Par-ce-que vous voyez, ce bon docteur Bill Harford est presque un enfant en début de film, il suit alors ce parcours initiatique qui commence par le rabaissement, l'émiettement et après l'apprentissage progressif de la vie. On le sent rongé par un désir d'élévation sociale à travers ses relations avec l'homme qui l'invite au bal, par rapport à son manque d'assurance. Et quand sa femme le fait douter, il n'a plus rien à quoi se raccrocher, aucun garde fou qui lui dirait que Fidelio ne suffira sans doutes pas à lui sauver la mise, que cette gentille jeune fille au double visage (le principe du domino) voit en lui d'avantage un portefeuille qu'un amant.

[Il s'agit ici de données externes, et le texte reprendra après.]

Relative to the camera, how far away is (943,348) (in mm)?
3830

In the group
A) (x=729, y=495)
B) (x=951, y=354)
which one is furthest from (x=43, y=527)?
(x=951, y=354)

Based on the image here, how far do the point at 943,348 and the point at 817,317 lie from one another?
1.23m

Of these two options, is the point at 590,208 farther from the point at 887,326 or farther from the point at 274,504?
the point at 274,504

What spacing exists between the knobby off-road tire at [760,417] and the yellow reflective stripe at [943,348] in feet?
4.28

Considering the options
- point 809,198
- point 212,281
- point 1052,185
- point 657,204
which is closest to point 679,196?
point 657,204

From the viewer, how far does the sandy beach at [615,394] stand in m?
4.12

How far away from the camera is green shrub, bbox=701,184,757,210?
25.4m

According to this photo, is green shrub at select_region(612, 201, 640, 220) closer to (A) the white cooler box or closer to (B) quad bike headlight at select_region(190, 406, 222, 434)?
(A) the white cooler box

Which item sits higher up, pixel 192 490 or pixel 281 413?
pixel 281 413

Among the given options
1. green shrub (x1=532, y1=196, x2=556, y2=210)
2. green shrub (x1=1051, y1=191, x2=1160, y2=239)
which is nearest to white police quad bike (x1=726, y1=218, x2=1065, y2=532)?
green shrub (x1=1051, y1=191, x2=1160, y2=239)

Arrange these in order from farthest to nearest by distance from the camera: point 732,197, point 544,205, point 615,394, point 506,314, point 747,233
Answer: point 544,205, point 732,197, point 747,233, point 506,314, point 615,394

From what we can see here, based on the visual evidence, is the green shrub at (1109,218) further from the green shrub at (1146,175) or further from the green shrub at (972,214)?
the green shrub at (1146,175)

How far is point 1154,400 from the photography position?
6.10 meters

Pendant la scène du manoir, complètement hors de tout les repères de Bill, dans un contexte de fantasme pur et de costumes, il est toujours sans assurance, noyé, se laissant porter par le courant et les mains graciles d'une jeune femme presque nue, il regarde mais sans toucher, dans une pâtisserie où il salive sans oser rien manger.
Pendant ce temps là le spectateur se régale, non pas du spectacle proposé au docteur, mais bien du tableau qu'il forme lui, son malaise, l'audace qui l'a poussé en avant, le fait qu'il soit perdu, puis toute cette inquiétude et cette tension qui s'accumule !
Jouissance.
Je ne me considère pourtant pas comme malsain.
Et pourtant.
On navigue entre le rêve, le cauchemar, la réalité quotidienne et la réalité irréaliste, le passage de l'un à l'autre de ses thèmes évoquant justement le rêve qui passe de l'apparent réel à l'apparent rêvé, les moments où les faits ne coïncidant pas étant ceux qui dérangent, qui grattent, ceux qui vous font vous demander si vous n'avez pas sauter une étape. Je vous suggère de vous attarder sur le dialogue final pour savourer encore plus.

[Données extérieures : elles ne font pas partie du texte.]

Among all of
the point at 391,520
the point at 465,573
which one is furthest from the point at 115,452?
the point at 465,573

Préparez les cailloux mais Eyes Wide Shut m'a beaucoup plus séduit dans son approche, son ambiance, sa maitrise de la tension que Mulholland Drive (même si ce dernier reflète mieux l'univers et l'illogisme du rêve). Kidman et Cruise sont tous les deux bons, Cruise réussissant très bien à incarner cette naïveté, cette candeur puis cette gourmandise et la panique, Kidman réussissant la lascivité, l'étincelle dans l'oeil, le dérapage avec merveille.
À noter que ce masque vénitien aux plumes d'autruche était de loin le plus beau de la soirée et que le simple jeu des regards lors de celle-ci vaut son pesant de cacahuètes. Et puis moi j'adore l'idée du masque, puisqu'une fois l'identité caché, il est justement révélateur de ce que sont vraiment les personnes, permettant grâce à la protection de l'anonymat une liberté de jouissance.
Si on en revient au titre, il est descriptif de notre personnage principal en début de film, son regard sur la société, sa femme et lui-même étant faussé, il s'agit désormais pour vous même, à votre tour d'ouvrir les yeux.